Intel (NASDAQ:INTC) was more or less run by Andy Grove from the beginning, but he executed a remarkable transformation along the way. When Grove became CEO in 1987, the semiconductor industry was dominated by a host of Japanese companies. Intel was a distant 10th in sales, sandwiched in between Mitsubishi and Matsushita. That’s when Grove made the call to focus on PC or x86 microprocessors. Five years later, Intel became the world’s biggest chip company, a position it’s never relinquished. Grove was without a doubt one of America’s greatest business leaders and managers.

Lee Kun-hee, Samsung

Lee Kun-hee became chairman of Samsung Group in 1987, just weeks after his father and company founder Lee Byung-chull died. At the time, Samsung was known more or less as a low budget provider of everything from food and clothing to a broad range of electronics products.

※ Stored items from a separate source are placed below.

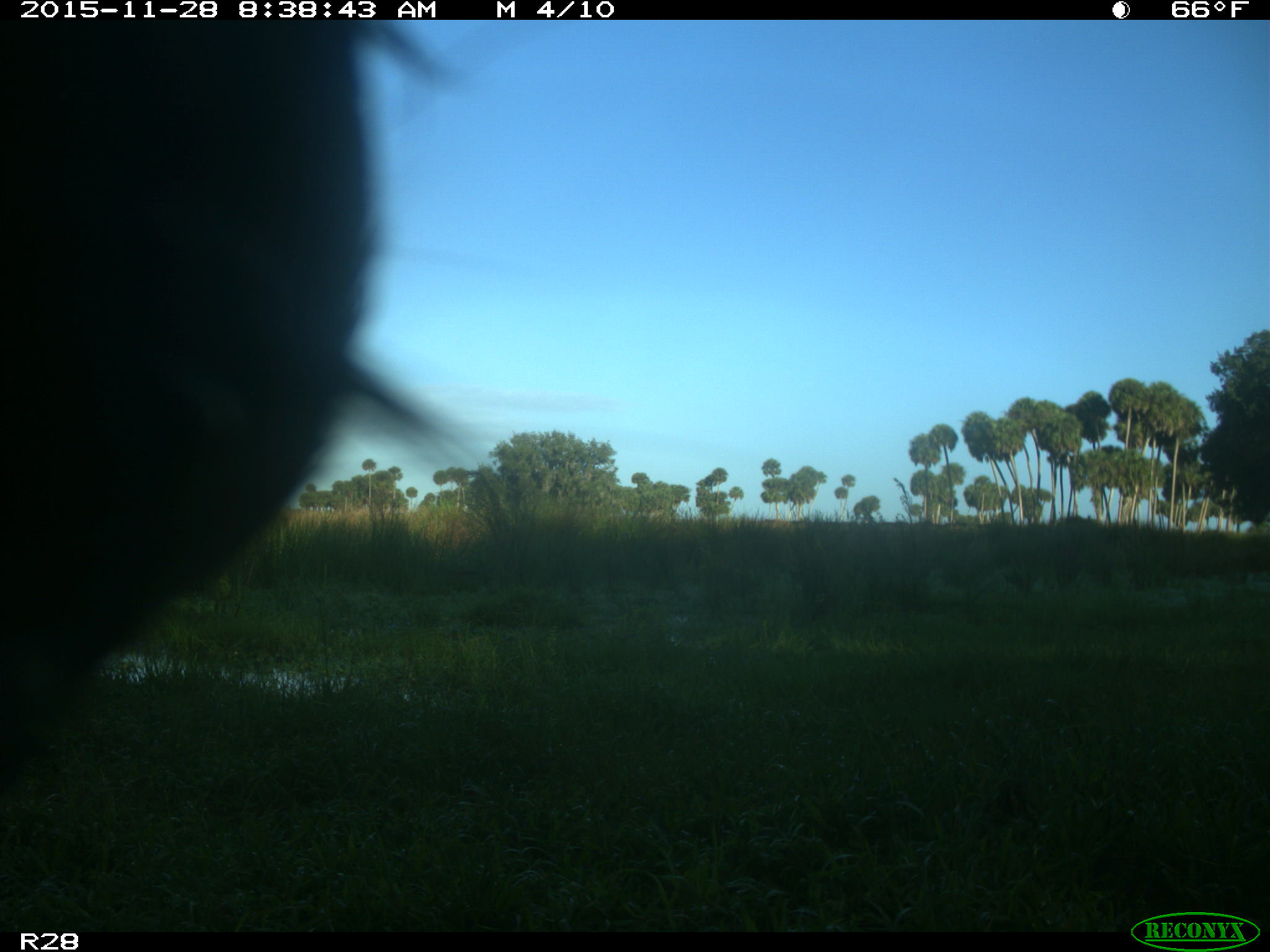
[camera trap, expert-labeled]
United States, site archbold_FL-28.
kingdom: Animalia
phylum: Chordata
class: Mammalia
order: Artiodactyla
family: Bovidae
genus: Bos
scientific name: Bos taurus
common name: domestic cow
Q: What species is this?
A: Bos taurus (domestic cow).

Seeking to transform the company’s staunchly Korean-style management into a more flexible and fast-paced international business culture, Lee famously said, “Change everything except your wife and children.” He focused the company on innovation and quality and created a world leader in wireless phones, liquid crystal displays, and semiconductors. Today, Samsung is arguably Asia’s most powerful brand name.

Irwin Jacobs, Qualcomm

I used to call Qualcomm (NASDAQ:QCOM) the most important tech company that nobody’s ever heard of. With a $100 billion market cap and its technology in most of the world’s cell phones, I can’t really say that anymore. Still, it was a long road for founding CEO and wireless communications pioneer Irwin Jacobs. To make its CDMA technology an industry standard, Qualcomm had to develop the chips, software, base stations, even the phones. It also had to protect its intellectual property in numerous court battles. Today, Qualcomm ranks as the third largest semiconductor company in the world and a dominant patent holder in advanced 3G and 4G wireless technology.

Larry Ellison, Oracle

The only reason that Oracle (NASDAQ:ORCL) has somehow managed to fend off brutal competition from the likes of software giants Microsoft and IBM to become the king of enterprise software comes down to the fierce competitive nature of one man, co-founder Larry Ellison. Back in 1990 the company nearly went belly up. Today, Oracle’s an undisputed leader in the exploding database, middleware, and application segments of the enterprise software industry. Its share price has been on a tear since the internet boom began, giving Oracle an improbable $150 billion market cap and making Ellison the third richest man in America.

These days, it’s become popular to denigrate CEOs and business leaders. I guess I’ll never understand that. These people and others like them have without a doubt created priceless value for their employees, their shareholders, and most importantly, their customers. To me, they’re what the technology business is all about. To me, they’re true heroes.